### TEXTO DE LECTURA
Palestina en la UNESCO

Ayer Palestina fue aceptada como miembro pleno de la UNESCO e inmediatamente la portavoz de la Casa Blanca, Victoria Nunland, anunció que fue una decisión “prematura” y que Estados Unidos no pagaría a la organización su aporte programado para el mes de noviembre, el cual asciende a 60 millones de dólares. Según The Washington Post, EEUU aporta anualmente la suma de 80 millones de dólares, lo cual representa un 22% del presupuesto de la UNESCO.

No es la primera vez que EEUU reacciona así. Y es probable que no sea la última. En 1984, tras argumentar que la organización estaba politizada bajo la administración del senegalés Amadou M´Bow, el gobierno de Ronald Reagan se retiró de la UNESCO al considerar escandalosa su iniciativa de formar periodistas para impulsar un nuevo orden mundial de la información. La organización entró entonces en una crisis financiera que la obligó a reorganizar su programación. Específicamente en el área de la ciencia (la “S” de “science” en la sigla UNESCO) se venían financiando proyectos tradicionales de enseñanza de las ciencias naturales y había aparecido una nueva línea denominada science policy.

### DATOS DE ORIGEN
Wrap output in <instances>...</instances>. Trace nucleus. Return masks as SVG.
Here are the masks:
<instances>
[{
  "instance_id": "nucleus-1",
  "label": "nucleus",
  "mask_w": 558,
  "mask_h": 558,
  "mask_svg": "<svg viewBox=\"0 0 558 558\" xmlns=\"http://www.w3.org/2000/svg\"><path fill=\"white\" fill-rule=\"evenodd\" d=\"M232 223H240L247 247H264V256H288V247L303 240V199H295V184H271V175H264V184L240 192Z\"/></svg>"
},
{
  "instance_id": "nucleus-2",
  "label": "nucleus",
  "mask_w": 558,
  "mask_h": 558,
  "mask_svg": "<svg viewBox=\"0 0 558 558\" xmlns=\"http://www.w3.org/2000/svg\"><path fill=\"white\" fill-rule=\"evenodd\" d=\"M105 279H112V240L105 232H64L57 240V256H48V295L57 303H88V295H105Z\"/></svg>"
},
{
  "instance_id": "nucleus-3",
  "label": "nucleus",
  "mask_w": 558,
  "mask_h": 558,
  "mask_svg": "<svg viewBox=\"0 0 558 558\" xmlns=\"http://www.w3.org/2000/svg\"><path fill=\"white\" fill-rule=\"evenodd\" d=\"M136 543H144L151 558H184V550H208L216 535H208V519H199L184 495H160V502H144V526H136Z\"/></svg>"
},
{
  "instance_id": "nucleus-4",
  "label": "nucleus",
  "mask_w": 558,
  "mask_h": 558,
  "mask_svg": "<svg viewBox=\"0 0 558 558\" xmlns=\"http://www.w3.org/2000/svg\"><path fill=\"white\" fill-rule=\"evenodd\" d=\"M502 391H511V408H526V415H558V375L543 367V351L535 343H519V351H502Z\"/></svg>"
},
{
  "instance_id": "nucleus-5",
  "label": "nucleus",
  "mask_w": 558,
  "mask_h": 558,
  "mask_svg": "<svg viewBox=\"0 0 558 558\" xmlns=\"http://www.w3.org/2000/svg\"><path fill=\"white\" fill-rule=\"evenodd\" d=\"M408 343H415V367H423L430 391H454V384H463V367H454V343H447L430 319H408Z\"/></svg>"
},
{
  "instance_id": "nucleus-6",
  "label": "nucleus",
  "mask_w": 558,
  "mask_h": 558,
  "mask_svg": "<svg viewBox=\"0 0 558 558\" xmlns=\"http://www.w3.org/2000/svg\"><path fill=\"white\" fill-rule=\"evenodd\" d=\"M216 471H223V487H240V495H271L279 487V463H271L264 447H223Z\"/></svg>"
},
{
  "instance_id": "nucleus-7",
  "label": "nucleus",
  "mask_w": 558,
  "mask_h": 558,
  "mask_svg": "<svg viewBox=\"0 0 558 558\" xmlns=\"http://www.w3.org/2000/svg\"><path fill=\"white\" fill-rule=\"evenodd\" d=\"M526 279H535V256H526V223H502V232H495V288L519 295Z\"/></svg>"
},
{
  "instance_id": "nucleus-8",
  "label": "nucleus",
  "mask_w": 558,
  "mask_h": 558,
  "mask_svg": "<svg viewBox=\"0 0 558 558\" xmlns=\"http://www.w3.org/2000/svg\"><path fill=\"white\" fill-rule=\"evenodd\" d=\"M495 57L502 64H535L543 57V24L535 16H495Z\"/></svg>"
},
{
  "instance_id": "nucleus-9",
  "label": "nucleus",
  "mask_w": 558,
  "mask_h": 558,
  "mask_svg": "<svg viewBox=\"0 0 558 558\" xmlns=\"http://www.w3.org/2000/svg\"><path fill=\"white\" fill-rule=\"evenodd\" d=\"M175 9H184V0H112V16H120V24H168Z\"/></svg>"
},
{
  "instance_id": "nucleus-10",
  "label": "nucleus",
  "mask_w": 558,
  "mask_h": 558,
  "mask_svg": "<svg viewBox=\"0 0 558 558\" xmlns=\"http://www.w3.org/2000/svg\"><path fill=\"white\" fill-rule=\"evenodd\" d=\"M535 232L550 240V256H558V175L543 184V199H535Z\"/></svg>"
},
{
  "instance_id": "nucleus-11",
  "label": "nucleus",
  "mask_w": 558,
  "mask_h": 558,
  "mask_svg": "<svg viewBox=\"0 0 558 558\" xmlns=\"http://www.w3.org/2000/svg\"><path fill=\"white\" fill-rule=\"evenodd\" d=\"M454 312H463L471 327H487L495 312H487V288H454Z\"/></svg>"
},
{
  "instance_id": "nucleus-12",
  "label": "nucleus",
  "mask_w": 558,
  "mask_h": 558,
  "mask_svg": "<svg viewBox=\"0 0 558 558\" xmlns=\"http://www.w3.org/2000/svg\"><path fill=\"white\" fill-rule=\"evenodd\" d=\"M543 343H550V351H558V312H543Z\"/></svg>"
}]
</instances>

### CONSIGNA
Transcribe sin cambios el fragmento del texto sobre Palestina en la UNESCO que va desde “No es la primera” hasta “línea denominada science policy.”, ambos incluidos.

### RESPUESTA
No es la primera vez que EEUU reacciona así. Y es probable que no sea la última. En 1984, tras argumentar que la organización estaba politizada bajo la administración del senegalés Amadou M´Bow, el gobierno de Ronald Reagan se retiró de la UNESCO al considerar escandalosa su iniciativa de formar periodistas para impulsar un nuevo orden mundial de la información. La organización entró entonces en una crisis financiera que la obligó a reorganizar su programación. Específicamente en el área de la ciencia (la “S” de “science” en la sigla UNESCO) se venían financiando proyectos tradicionales de enseñanza de las ciencias naturales y había aparecido una nueva línea denominada science policy.